Information –
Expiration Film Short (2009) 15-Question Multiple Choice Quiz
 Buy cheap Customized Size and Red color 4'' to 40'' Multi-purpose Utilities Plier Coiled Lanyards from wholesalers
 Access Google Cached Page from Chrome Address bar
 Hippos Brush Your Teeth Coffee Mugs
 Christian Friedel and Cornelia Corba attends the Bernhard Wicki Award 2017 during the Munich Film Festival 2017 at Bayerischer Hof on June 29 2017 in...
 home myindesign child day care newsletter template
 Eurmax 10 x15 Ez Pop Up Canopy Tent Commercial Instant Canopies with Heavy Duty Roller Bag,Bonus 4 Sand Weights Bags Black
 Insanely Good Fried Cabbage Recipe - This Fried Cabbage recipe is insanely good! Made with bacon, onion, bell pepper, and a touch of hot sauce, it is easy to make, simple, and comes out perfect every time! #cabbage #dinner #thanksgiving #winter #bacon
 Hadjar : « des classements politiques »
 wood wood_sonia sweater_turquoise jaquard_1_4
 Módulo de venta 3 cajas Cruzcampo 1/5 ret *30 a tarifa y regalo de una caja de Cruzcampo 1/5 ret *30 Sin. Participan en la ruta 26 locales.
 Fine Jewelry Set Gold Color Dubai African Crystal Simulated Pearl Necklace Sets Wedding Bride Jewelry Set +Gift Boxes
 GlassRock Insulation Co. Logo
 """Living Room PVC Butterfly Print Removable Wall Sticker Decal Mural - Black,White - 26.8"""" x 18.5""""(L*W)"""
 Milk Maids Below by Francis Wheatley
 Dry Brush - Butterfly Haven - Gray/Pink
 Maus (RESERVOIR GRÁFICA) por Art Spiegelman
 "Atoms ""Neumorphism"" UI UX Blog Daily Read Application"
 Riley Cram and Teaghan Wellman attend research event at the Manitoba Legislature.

Required action –
Your answer should hold only the lines from the one with "Room PVC Butterfly" through the end of the listing above, both ends included, written out exactly.

Answer to this exercise –
 """Living Room PVC Butterfly Print Removable Wall Sticker Decal Mural - Black,White - 26.8"""" x 18.5""""(L*W)"""
 Milk Maids Below by Francis Wheatley
 Dry Brush - Butterfly Haven - Gray/Pink
 Maus (RESERVOIR GRÁFICA) por Art Spiegelman
 "Atoms ""Neumorphism"" UI UX Blog Daily Read Application"
 Riley Cram and Teaghan Wellman attend research event at the Manitoba Legislature.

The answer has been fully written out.